Degree of a finite field extension. How to find?

Question

What is the degree of the extension $[\mathbb Q(\sqrt2 + \sqrt3 + \sqrt5) : \mathbb Q ]$? Can you explain, what I must to do in this example?

Answer 1

$[\mathbb Q(\sqrt2 + \sqrt3 + \sqrt5) : \mathbb Q ]=[\mathbb Q(\sqrt2 , \sqrt3 , \sqrt5) : \mathbb Q ]=[\mathbb Q(\sqrt2 ,\sqrt3 , \sqrt5) : \mathbb Q (\sqrt2 , \sqrt3)].[\mathbb Q(\sqrt2 ,\sqrt3 ) : \mathbb Q (\sqrt2 )].[\mathbb Q(\sqrt2 ) : \mathbb Q ]=2.2.2=8$

$\mathbb Q(\sqrt2 + \sqrt3 + \sqrt5) $ is a $8 $ degree extension over $Q$.And basis are $1,\sqrt2,\sqrt3,\sqrt5,\sqrt6,\sqrt{10},\sqrt{15},\sqrt{30}$

Answer 2

Hint: The stabilizer of $ \sqrt{2} + \sqrt{3} + \sqrt{5} $ in $ \textrm{Gal}(\mathbf Q(\sqrt 2, \sqrt 3, \sqrt 5)/\mathbf Q) $ is trivial.

Answer 3

An elementary solution to show that at least $8$ dimensions needed

(i.e. the degree is at least $8$)

Our field has to be closed under multiplication. Let's see what will go wrong if we consider only four dimensions with the basis $(1,\sqrt2,\sqrt3,\sqrt5).$

The good news is that

$$\sqrt2+\sqrt3+\sqrt4=0\times1+1\times\sqrt2+1\times \sqrt3+1\times \sqrt4.$$

However, let's compute the following product

$$(a+b\sqrt2+c\sqrt3+d\sqrt4)\times(a+b\sqrt2+c\sqrt3+d\sqrt4).$$

Unfortunately the following irrational numbers will appear: $\sqrt6,\sqrt{10},\sqrt{15}$.
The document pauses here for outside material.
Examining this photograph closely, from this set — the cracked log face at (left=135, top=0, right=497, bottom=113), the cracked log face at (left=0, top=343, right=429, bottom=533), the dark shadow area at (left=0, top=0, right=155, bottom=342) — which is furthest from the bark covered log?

Let's try with the following basis then $$(1,\sqrt2,\sqrt3,\sqrt5,\sqrt6,\sqrt{10},\sqrt{15}).$$

To make it short: we fail again because a new irrationality shows up if we multiply $2$ elements given in this basis: $\sqrt{30}$ emerges.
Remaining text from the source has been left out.